*Passage shown:*
::::

Goodhart’s Law: Cobras, Bank Accounts & Unqualified Buyers
“Show me the incentive and I will show you the outcome.”— Charlie Munger
In a 1975 paper, British economist Charles Goodhart wrote, “Any observed statistical regularity will tend to collapse once pressure is placed upon it for control purposes.” This provided the genesis for Goodhart’s Law, which is commonly stated: When a measure becomes a target, it ceases to be a good measure. Anytime we use a number as a proxy for an outcome, we risk creating a host of unintended consequences. This appears to be especially true when it involves incentives.
When British Colonial officials offered a bounty to reduce the number of cobras in Dehli, it started out fine. Locals eliminated the deadly snakes faster than Rikki-Tikki-Tavi. Then something unexpected happened. Some enterprising people started breeding cobras to collect bounties. When the Brits figured this out, they ended the program. When the program ended, the cobra breeders released their vipers back into the wild. Then, déjà vu, they had a cobra problem again. Only worse than before!
A century later, the Wells Fargo banking company saw that opening new accounts correlated with profits and growth. They went all in on the metric. Branches that did well got bonuses and managers got promotions for creating accounts. Eventually motivated employees started gaming the system, opening over 1.5 million accounts without customer authorization. Can you spell “fraud”? The Consumer Financial Protection Bureau spelled it out to the tune of a $185 million fine.
The most common place we see Goodhart’s Law in real estate is when agents create incentives around a leading indicator of profit such as appointments. When inside sales agents (ISAs) receive a financial reward for setting appointments, the percentage of signed buyer and seller agreements typically goes down. Suddenly agents are saying the appointments are a waste of time, while ISAs counter that agents lack sales skills. Sorting this is like mediating which kindergartner hit who first on the playground. Savvy can agents bypass this confusion by moving the incentives to the signed agreement, or better still, the closing.

::::

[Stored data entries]

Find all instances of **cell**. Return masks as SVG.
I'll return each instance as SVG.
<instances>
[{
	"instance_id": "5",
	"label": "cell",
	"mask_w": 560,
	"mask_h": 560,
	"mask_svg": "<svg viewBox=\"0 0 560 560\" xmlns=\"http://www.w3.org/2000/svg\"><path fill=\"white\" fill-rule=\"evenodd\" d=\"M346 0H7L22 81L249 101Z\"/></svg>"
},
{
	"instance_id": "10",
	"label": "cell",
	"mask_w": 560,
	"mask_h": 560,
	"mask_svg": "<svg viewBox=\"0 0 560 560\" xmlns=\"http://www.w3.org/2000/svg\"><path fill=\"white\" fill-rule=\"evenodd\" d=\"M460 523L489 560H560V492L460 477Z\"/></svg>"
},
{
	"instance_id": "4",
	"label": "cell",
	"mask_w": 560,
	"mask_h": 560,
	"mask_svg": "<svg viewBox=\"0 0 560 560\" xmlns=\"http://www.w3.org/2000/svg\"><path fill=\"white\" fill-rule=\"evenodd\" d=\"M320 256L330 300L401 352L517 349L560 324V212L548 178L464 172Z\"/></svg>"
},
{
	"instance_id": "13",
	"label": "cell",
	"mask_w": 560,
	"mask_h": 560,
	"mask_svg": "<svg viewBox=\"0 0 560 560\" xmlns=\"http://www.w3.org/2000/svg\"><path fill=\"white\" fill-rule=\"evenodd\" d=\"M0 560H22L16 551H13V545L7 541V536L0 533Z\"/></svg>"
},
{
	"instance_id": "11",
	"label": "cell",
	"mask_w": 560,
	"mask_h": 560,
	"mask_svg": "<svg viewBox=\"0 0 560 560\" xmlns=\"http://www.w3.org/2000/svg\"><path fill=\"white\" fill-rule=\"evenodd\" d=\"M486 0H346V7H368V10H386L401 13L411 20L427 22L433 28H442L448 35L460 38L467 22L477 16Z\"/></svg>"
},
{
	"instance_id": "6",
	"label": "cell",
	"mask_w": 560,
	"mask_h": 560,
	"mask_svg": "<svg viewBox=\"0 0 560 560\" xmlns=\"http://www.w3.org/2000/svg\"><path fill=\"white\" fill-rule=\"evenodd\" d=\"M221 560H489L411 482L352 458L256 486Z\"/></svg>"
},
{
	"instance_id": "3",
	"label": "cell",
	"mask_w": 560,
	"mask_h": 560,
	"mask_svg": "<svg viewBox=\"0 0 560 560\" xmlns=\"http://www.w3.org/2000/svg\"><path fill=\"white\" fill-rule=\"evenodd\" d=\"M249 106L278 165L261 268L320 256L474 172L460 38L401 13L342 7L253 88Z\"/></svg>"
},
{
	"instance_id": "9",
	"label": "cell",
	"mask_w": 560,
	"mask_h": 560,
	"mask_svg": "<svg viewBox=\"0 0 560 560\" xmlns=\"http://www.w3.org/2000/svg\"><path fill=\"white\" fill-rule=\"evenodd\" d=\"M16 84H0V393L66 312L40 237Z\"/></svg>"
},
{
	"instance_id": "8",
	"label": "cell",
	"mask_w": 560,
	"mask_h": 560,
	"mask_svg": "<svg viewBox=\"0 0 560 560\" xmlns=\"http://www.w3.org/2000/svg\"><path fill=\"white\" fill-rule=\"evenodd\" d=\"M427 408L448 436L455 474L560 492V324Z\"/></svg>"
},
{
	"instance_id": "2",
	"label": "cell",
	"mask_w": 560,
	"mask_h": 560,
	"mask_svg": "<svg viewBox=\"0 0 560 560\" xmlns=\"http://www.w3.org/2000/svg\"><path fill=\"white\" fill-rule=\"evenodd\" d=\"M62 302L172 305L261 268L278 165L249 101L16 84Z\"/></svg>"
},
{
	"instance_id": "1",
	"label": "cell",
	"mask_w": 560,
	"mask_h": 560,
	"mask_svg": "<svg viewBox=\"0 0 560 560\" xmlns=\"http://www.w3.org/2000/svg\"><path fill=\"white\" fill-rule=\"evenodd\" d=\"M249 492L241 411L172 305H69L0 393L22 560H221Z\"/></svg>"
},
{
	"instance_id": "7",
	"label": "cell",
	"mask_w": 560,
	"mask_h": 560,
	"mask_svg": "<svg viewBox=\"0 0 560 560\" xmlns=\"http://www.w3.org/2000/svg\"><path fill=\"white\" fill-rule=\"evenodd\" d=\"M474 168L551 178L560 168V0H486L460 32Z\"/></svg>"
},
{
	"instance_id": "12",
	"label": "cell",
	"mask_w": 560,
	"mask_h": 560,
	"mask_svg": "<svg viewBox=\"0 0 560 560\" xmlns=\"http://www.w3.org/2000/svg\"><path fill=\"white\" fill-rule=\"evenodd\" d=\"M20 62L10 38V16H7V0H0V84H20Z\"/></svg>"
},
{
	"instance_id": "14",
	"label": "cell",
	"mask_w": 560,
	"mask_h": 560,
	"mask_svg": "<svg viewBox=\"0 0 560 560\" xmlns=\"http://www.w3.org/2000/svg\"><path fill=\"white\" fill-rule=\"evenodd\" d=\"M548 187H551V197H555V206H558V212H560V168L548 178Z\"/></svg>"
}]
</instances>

::::

*Task list:*
- A) Answer these questions using the Goodhart's Law article:
(i) In what year did Charles Goodhart write the paper quoted in the article?
(ii) What did the cobra breeders do when the bounty program ended?
(iii) How many accounts did Wells Fargo employees open without customer authorization?
- B) Translate this sentence from the Goodhart's Law article into Spanish: "Anytime we use a number as a proxy for an outcome, we risk creating a host of unintended consequences."
- C) Extract the part of the Goodhart's Law article that begins at the words "The most common" and ends after the words "still, the closing.", copying it without any change.

*Answers to the exercises:*
- A)
(i) 1975
(ii) They released their vipers back into the wild.
(iii) Over 1.5 million

- B) Cada vez que usamos un número como indicador indirecto de un resultado, corremos el riesgo de generar una serie de consecuencias no deseadas.

- C)
The most common place we see Goodhart’s Law in real estate is when agents create incentives around a leading indicator of profit such as appointments. When inside sales agents (ISAs) receive a financial reward for setting appointments, the percentage of signed buyer and seller agreements typically goes down. Suddenly agents are saying the appointments are a waste of time, while ISAs counter that agents lack sales skills. Sorting this is like mediating which kindergartner hit who first on the playground. Savvy can agents bypass this confusion by moving the incentives to the signed agreement, or better still, the closing.